エレベーターで降りる途中、七海が杏花に言った。
「私も芸能事務所で働いていましたが、芸能界の嫌なことはたくさん経験しましたし、見聞きもしました。その中でも銭永は悪質です。ただし、あれが芸能界の全てだと思わないでください。少なくとも天寿は、芸能人を尊重し光り輝かせるよう努力していますから」
「それは、わかっています」
「少し差し出がましいことを言いましたね。
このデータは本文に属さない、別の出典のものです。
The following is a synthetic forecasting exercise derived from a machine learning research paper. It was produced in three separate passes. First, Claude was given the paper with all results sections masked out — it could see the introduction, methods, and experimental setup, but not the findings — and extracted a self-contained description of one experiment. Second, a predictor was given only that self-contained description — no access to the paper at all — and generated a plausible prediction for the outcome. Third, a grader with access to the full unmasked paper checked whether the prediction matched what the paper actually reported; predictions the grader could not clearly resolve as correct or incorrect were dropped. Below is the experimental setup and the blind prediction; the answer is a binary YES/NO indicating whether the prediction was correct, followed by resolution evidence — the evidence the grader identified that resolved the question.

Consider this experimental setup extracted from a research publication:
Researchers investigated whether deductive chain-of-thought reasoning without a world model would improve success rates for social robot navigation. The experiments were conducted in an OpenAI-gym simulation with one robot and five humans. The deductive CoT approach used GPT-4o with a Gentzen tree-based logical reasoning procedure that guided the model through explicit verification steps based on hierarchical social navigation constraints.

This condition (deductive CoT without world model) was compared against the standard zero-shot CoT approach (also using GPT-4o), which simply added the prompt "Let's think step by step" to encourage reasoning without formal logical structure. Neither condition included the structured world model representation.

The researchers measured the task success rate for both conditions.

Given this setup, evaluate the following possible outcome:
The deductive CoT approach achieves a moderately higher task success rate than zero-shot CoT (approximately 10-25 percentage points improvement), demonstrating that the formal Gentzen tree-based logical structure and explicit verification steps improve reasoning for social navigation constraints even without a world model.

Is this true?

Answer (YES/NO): NO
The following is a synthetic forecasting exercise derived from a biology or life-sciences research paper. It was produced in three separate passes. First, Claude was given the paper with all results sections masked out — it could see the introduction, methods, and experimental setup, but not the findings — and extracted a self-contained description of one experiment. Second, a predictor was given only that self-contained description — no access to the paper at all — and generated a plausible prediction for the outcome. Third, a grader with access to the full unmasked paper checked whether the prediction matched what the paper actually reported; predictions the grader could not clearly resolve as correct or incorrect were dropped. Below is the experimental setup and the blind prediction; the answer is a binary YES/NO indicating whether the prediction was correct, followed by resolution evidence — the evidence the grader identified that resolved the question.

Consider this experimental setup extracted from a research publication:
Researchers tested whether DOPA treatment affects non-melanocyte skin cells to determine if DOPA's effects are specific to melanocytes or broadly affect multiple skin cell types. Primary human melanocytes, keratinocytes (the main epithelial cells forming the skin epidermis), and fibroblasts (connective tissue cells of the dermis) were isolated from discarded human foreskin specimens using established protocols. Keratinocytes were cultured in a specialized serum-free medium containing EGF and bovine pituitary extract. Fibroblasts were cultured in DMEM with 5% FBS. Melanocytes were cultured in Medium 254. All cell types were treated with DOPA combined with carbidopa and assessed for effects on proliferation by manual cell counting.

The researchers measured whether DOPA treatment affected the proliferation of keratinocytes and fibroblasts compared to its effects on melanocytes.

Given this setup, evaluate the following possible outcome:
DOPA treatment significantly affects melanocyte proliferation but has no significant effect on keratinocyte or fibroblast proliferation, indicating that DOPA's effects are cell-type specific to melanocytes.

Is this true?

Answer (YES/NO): NO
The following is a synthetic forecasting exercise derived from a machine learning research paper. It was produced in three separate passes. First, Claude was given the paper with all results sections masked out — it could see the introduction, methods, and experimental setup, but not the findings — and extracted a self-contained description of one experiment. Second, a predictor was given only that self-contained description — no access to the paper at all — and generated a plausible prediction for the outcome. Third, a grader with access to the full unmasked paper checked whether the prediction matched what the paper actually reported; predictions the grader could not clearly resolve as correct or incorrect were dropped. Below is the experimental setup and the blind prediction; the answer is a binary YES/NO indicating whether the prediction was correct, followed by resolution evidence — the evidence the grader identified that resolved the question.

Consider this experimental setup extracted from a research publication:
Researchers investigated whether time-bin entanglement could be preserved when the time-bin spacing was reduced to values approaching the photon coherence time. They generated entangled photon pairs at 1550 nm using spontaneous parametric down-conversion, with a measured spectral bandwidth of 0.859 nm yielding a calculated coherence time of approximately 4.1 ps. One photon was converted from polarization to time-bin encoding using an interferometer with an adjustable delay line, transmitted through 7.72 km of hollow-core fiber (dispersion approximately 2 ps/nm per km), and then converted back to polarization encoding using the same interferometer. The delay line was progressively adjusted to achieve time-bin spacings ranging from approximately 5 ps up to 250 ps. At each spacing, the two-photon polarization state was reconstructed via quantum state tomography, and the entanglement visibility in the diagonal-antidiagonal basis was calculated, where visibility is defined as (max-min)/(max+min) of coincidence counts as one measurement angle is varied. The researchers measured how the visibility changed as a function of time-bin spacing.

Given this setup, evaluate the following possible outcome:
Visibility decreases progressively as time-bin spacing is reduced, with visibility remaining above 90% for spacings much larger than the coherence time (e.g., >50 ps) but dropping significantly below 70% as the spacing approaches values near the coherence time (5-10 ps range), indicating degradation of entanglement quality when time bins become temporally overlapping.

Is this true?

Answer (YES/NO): NO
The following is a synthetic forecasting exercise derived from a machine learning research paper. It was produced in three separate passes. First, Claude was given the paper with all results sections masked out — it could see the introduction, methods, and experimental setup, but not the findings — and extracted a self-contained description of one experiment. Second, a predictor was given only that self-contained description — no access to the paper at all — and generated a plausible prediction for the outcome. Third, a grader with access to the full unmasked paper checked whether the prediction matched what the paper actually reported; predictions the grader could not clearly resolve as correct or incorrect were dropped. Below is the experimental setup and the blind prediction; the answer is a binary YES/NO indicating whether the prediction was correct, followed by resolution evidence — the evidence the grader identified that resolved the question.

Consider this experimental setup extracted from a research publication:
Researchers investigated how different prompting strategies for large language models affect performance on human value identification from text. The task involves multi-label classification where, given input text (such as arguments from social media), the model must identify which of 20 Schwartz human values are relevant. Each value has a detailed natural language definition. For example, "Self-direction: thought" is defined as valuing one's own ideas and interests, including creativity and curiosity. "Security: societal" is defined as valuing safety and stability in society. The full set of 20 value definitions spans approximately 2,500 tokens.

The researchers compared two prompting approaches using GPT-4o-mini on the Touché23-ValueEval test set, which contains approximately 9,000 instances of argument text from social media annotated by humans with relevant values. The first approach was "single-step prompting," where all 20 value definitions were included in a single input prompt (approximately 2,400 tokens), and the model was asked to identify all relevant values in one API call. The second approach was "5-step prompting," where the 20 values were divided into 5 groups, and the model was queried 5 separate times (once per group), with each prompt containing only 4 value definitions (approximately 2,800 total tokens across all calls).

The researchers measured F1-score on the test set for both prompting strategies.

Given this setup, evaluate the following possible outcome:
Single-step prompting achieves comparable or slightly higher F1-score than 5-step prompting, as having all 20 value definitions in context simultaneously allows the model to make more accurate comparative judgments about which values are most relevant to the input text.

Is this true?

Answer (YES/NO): YES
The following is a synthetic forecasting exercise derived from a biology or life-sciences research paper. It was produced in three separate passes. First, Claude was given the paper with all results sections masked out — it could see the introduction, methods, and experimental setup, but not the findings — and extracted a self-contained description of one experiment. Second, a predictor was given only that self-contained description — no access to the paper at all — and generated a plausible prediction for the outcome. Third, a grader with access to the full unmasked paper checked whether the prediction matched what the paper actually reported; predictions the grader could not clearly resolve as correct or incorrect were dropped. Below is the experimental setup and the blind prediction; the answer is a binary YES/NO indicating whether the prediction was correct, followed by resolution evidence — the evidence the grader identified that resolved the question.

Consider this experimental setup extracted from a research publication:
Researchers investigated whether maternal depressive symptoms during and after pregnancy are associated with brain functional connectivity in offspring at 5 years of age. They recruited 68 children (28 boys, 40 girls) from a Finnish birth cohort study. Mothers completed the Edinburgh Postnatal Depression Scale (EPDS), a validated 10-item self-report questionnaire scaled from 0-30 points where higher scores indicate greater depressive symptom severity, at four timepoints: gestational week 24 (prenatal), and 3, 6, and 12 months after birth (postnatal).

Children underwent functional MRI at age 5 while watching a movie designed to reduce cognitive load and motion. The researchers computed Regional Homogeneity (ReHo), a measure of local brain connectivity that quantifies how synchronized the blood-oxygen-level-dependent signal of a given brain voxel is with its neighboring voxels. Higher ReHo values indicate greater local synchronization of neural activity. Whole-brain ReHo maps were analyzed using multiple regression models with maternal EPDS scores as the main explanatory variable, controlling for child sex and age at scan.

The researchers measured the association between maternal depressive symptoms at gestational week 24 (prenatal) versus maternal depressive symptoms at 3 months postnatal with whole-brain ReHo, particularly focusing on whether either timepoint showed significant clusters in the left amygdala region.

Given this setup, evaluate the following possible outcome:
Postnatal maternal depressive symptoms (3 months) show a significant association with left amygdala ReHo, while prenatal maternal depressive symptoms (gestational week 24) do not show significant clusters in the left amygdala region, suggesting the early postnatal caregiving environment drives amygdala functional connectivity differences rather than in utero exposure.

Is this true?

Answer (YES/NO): YES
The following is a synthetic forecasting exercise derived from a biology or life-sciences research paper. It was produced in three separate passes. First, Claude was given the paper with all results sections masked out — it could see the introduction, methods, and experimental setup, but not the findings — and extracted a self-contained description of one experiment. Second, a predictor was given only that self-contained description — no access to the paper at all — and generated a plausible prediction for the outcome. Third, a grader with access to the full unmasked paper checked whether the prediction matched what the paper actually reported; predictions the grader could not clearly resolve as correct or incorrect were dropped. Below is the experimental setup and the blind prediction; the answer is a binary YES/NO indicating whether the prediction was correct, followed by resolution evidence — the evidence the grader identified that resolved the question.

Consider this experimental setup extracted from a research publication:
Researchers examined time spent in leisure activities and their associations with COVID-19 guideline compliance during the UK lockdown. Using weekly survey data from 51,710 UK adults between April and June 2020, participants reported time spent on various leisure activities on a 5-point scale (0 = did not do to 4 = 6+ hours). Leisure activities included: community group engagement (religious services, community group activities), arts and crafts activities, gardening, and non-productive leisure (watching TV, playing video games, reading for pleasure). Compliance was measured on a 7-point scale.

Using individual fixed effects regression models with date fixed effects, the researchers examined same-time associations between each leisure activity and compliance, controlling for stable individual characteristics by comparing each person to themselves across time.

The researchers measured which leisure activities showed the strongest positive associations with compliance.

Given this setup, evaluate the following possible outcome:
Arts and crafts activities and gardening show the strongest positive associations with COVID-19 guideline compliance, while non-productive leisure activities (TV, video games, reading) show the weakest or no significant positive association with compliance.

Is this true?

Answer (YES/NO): NO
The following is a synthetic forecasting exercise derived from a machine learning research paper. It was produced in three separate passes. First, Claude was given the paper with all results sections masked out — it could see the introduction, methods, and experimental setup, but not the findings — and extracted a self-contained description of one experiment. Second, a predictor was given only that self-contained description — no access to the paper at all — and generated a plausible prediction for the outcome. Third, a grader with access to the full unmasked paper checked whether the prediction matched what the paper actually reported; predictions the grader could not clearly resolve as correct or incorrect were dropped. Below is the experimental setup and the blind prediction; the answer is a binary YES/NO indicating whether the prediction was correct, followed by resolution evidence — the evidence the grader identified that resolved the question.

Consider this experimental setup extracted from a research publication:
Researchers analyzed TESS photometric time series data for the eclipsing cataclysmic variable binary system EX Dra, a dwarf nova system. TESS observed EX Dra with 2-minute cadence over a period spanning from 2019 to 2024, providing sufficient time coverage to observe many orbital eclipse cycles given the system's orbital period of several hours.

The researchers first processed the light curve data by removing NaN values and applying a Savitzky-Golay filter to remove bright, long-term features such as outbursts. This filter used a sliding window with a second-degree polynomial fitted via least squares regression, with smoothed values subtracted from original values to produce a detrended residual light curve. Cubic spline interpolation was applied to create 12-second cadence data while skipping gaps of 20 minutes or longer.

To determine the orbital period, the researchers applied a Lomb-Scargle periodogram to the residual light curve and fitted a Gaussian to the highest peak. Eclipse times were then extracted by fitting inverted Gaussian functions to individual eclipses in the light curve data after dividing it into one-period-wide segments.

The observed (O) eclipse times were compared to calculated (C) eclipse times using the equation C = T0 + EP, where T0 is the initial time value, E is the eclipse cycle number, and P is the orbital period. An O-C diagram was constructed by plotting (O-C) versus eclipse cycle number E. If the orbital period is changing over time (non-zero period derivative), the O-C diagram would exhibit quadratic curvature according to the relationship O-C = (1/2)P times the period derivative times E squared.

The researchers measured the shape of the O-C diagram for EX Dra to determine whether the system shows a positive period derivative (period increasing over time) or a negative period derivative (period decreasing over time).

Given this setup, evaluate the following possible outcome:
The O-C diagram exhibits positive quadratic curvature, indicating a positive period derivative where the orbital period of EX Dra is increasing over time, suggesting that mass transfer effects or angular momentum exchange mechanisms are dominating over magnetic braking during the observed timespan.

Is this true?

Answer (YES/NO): YES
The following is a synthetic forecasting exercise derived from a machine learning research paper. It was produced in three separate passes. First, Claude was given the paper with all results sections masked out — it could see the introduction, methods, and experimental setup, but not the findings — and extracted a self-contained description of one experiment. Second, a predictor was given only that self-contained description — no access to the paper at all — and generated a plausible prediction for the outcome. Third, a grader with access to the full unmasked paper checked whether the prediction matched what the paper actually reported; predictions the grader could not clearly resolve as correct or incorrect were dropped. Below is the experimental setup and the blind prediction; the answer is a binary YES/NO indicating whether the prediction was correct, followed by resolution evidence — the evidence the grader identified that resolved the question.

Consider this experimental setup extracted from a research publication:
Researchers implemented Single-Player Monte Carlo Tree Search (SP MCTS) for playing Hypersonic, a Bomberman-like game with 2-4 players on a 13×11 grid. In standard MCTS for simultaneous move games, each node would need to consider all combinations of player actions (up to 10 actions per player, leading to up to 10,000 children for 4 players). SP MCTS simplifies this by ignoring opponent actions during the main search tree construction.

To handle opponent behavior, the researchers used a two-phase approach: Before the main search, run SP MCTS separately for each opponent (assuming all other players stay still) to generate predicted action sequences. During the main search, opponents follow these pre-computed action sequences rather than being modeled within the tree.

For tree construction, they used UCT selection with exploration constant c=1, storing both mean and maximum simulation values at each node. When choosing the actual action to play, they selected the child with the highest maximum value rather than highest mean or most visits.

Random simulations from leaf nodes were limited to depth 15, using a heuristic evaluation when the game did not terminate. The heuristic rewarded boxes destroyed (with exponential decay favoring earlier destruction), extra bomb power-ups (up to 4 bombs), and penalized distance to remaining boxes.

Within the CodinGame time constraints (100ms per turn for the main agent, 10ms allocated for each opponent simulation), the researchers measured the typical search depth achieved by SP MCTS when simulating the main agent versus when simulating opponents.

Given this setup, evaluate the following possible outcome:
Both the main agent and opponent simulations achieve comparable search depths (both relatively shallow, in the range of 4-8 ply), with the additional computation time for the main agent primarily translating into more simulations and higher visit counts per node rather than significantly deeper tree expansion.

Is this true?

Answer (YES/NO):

今日はゆっくり体を休めてください」
二人は七海の車の後部座席に乗せられたが、急に杏花が声を荒げた。
「あんた、手から血が出てるじゃない!」
「え? うわっ、なんじゃこりゃあ」
悠里はふざけて昔流行ったドラマの流血シーンのものまねをしたが、右手の甲、骨が出っ張っている箇所が赤く染まっている。銭永を殴ったときに歯に当たったのか、手を切ったらしい。
「これはいけません、手当しましょう」
「このぐらい大丈夫っすよ、かすり傷だし」
「だめです。あの男、変な病気を持ってたらいけませんから」
そう言いながらグローブボックスから医療品一式を取り出した。もしものときに備えているらしかった。
「手を出してください」
「あっ、あたしがやりますから運転をお願いします」
と、杏花が言った。
「いいのですか?」
「傷の手当ぐらいあたしもできます」
「では、お任せしますね」
七海から医療品一式を受け取り、「ほら、手を出しなさい」と、七海よりちょっときつい口調で指示して右手を出させると、ガーゼで血を拭い取ってから消毒液を塗りたくった。
「おあああー! ああーしみるぅぅ!」
「それぐらい我慢する!」
車はすでに動き出している。七海は学園への近道となる経路を進んでいるがお世辞にも運転マナーは良いものではなかった。道幅の狭い道を常識の範囲を超えたスピードで走り、対向車が道に入ろうとしたらクラクションを鳴らして止めるような荒い運転をしていたが、その中であっても杏花は手当てに集中した。
「ほら、できたわ。ちょっと大げさかもしれないけど念の為よ」
悠里の右手には包帯がしっかりと巻かれていた。
「ありがとうございます、佐瀬さん」
「こっちこそ」
その声はとても小さく、悠里の耳には届いていなかった。それでも悠里には何を言ったのか理解できていた。